Work request: What are the lines below, starting at the line containing "The Xs & Os" and ending at the line containing "Lower Back Stretching"? Write them out exactly, ends included, without pictures.

Source material:
----------------
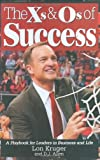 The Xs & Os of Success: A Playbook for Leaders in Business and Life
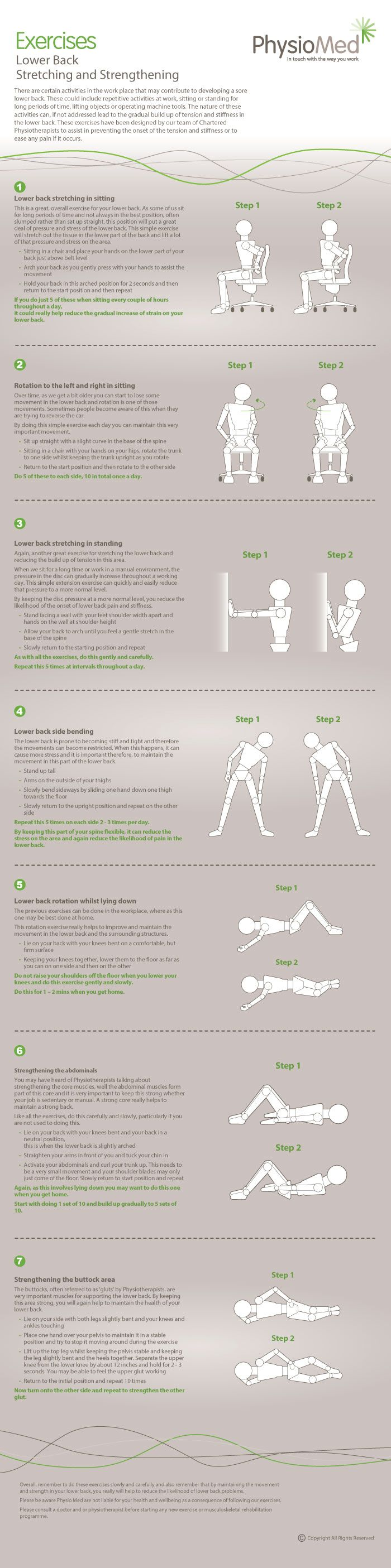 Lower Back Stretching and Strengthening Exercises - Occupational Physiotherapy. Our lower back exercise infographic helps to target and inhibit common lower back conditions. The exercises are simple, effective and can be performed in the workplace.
----------------
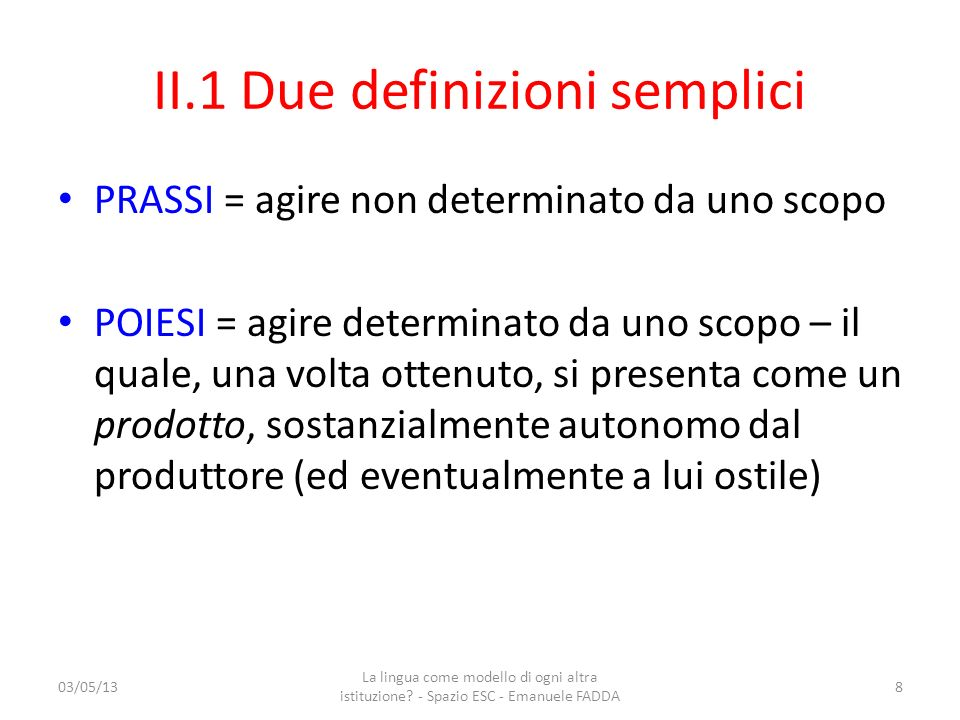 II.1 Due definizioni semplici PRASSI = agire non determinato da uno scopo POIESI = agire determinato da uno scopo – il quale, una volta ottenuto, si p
----------------
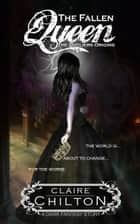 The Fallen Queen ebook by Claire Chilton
----------------
Task output:
 The Xs & Os of Success: A Playbook for Leaders in Business and Life
 Lower Back Stretching and Strengthening Exercises - Occupational Physiotherapy. Our lower back exercise infographic helps to target and inhibit common lower back conditions. The exercises are simple, effective and can be performed in the workplace.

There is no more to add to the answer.